El obstáculo que el proceso de la Universidad de Sydney no resuelve completamente: el galio tiene un suministro global de aproximadamente 500 toneladas anuales. Para escalar a producción industrial, habría que expandir significativamente la minería de galio o alearlo con materiales más abundantes (los investigadores mencionan la aleación con indio como mejora del rendimiento fototérmico).
La inversión de Google y Anthropic con $40.000M para infraestructura de IA indica que la demanda de energía limpia para centros de datos va a seguir creciendo — el hidrógeno verde podría ser parte de la solución para alimentar esa infraestructura en países sin acceso a energía nuclear o solar a gran escala. Netflix y la producción de contenido audiovisual con IA requieren centros de datos que a su vez requieren energía — el hidrógeno verde es parte de la respuesta global a cómo decarbonizar la infraestructura digital. Las condenas contra plataformas digitales por impacto en la sociedad incluyen también el impacto ambiental de sus operaciones — la presión regulatoria sobre las empresas tecnológicas para usar energía limpia hace que procesos como el del galio australiano tengan mercado real.
Mi valoración
Lo que más me convence del proceso del galio australiano es la elegancia del mecanismo: usar la superficie líquida del metal como barrera natural contra la corrosión del agua salada es un insight que evita el problema de los electrolizadores convencionales sin necesitar nuevos materiales exóticos.

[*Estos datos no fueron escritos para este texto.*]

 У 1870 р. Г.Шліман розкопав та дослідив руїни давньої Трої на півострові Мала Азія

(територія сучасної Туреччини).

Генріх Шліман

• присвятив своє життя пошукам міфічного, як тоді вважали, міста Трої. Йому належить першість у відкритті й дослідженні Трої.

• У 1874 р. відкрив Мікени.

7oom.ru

Lo que más me preocupa es el salto de laboratorio a escala. 12,9% de eficiencia en condiciones de laboratorio es muy diferente de 12,9% en condiciones reales de mar (salinidad variable, temperatura, biofouling, intensidad solar cambiante). El equipo apunta a un reactor a escala media en 2-3 años y producción comercial hacia 2030. Ese tipo de proyección en tecnología de energía rara vez se cumple en los plazos previstos.
Preguntas frecuentes
¿Es este proceso rentable en comparación con otros métodos de hidrógeno verde?

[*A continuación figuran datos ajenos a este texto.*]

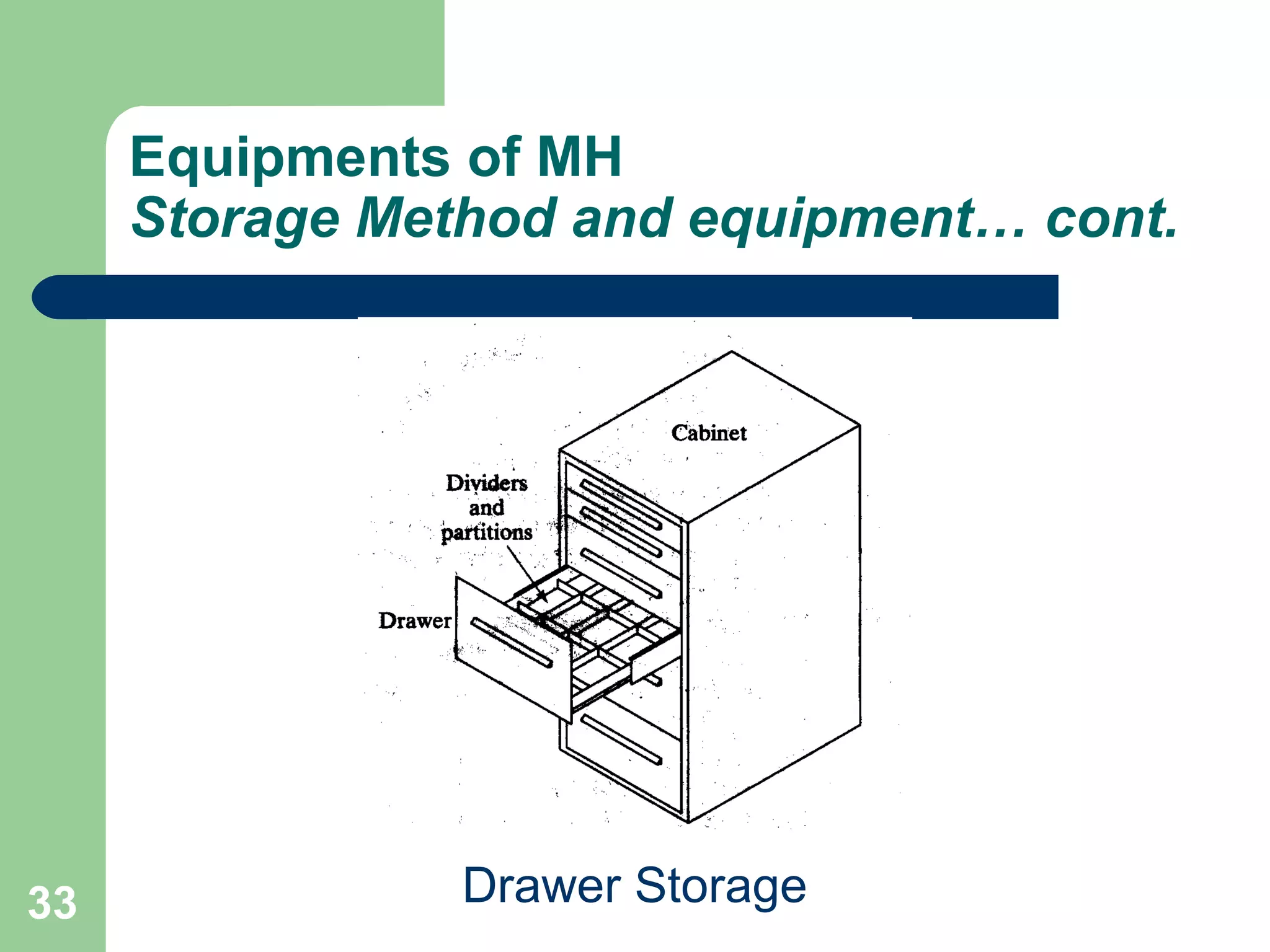 Equipments of MH
Storage Method and equipment… cont.

Cabinet

Dividers and partitions

Drawer

Drawer Storage

33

Todavía no hay datos de coste comercial porque el proceso está en fase de laboratorio. Los investigadores lo comparan favorablemente con otros sistemas fotocatalíticos en términos de eficiencia (12,9% vs. 9,2% del estado del arte en 2023), pero el coste real incluye también la producción del galio, el reactor y la infraestructura de captación de hidrógeno. Esa cadena completa de costes se conocerá cuando haya un prototipo de escala media.
¿Por qué no se usaba galio antes para producir hidrógeno?

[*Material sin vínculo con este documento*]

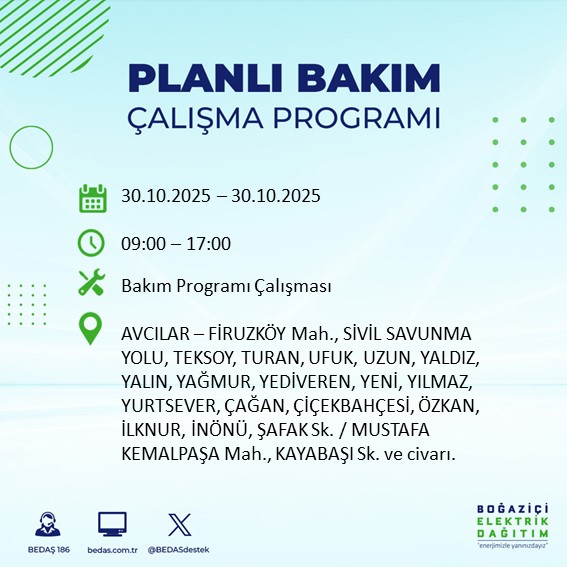 PLANLI BAKIM
ÇALIŞMA PROGRAMI

30.10.2025 – 30.10.2025

09:00 – 17:00

Bakım Programı Çalışması

AVCILAR – FİRUZKÖY Mah., SİVİL SAVUNMA YOLU, TEKSOY, TURAN, UFUK, UZUN, YALDIZ, YALIN, YAĞMUR, YEDİVEREN, YENİ, YILMAZ, YURTSEVER, ÇAĞAN, ÇİÇEKBAHÇESİ, ÖZKAN, İLKNUR, İNÖNÜ, ŞAFAK Sk. / MUSTAFA KEMALPAŞA Mah., KAYABAŞI Sk. ve civarı.

BEDAŞ 186
bedas.com.tr
@BEDASdestek

BOĞAZİÇİ
ELEKTRİK
DAĞITIM
"enerjimizle yanınızdayız"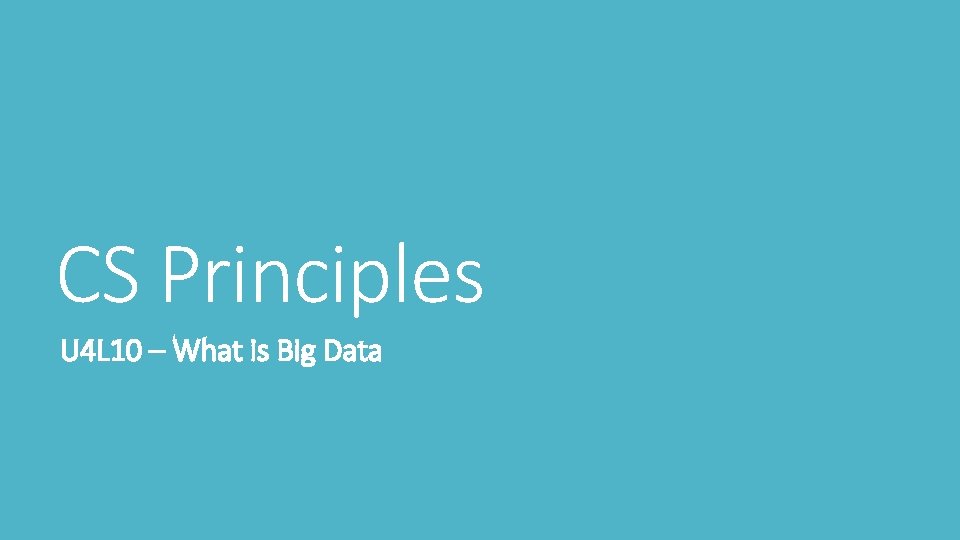 CS Principles

U4L10 – What is Big Data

Luis Campos, el investigador principal, lo expresa con claridad: «El galio no había sido explorado antes como una forma de producir hidrógeno a alta tasa en contacto con agua — una observación tan simple que fue ignorada anteriormente.» El galio tiene una química de superficie única (muy «no pegajosa» en condiciones normales) que cambia radicalmente cuando se expone a luz. Ese cambio de comportamiento con la luz no había sido investigado sistemáticamente hasta este equipo.
¿Australia produce galio suficiente para escalar este proceso?
No actualmente. La producción global de galio es de aproximadamente 500 toneladas anuales, concentrada principalmente en China (que controla el 80% de la producción). Para escalar el proceso a nivel industrial, habría que expandir significativamente la producción o encontrar catalizadores alternativos. Los investigadores están explorando aleaciones de galio con indio y otros metales que podrían reducir la cantidad necesaria.